I know I'm going to get chastised here, because I've seen it happen on other posts. So if you feel like giving your $0.02 about how I didn't do my research or  how I made a hasty decision, please PM me your thoughts. I'll read them.

My situation is this: On May 3, 2015 I attended a timeshare presentation by Wyndham for a WorldMark membership. I had never considered a timeshare before, but I had 'won' a cool vacation package at an event the night before attending the required timeshare presentation. Initially I hadn't planned on buying in, but as the presentation went on, it actually sounded like a decent opportunity to travel to more places. I'm in the unique situation where my girlfriend works for an airline and I can get some pretty sweet travel benefits, so it actually sounded like something worthwhile. 

I ended up buying in.

It's now June 30, 2015 and I'm feeling a little overwhelmed with my commitment. Especially since I realized that it's *better to buy resale* memberships. I hadn't even known this was an option, as I didn't have a moment to do any research.

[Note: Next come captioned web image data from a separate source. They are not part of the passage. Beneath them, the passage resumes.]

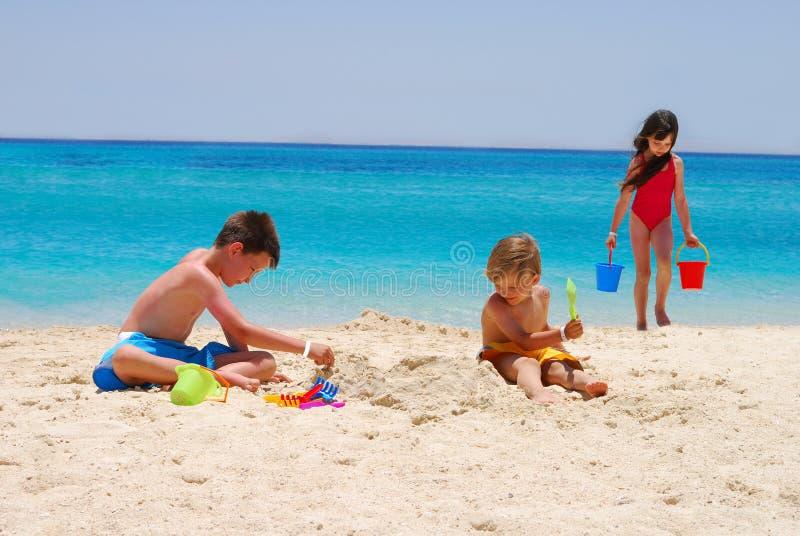 De kinderen spelen bij eilandstrand royalty-vrije stock fotografie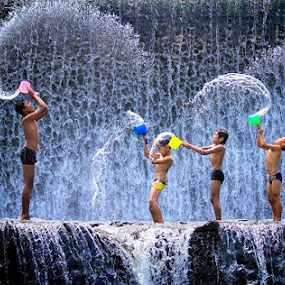 Dari posisi yang lain......Water bender.... by Indrawan Ekomurtomo - Babies & Children Children Candids
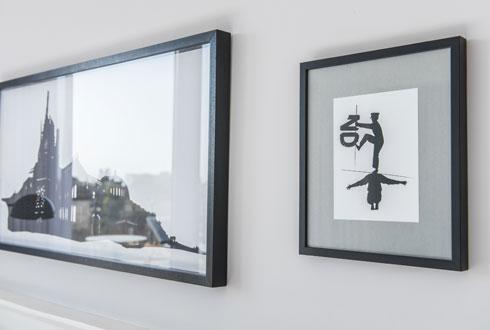 והדפסים חתומים על הקירות (צילום: סיוון אסקיו)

I setup a PayPal Credit account that offers me no payments with no interest for the first 6 months for my initial down payment. I've currently made my first payment of ~$250 for membership dues. I haven't paid anything towards my down payment.

My contract says that I have 15 days to make a cancellation request if I want to receive a full refund of any payments. Obviously I'm well beyond that date. And being out ~$250 isn't really a big deal for me. 

What I'm trying to determine is, if I follow the cancellation requirements, am I out the $250 and whatever else fees I have paid, or what happens with the down payment?

I just need a little advice, because it's not really clear to me at this point.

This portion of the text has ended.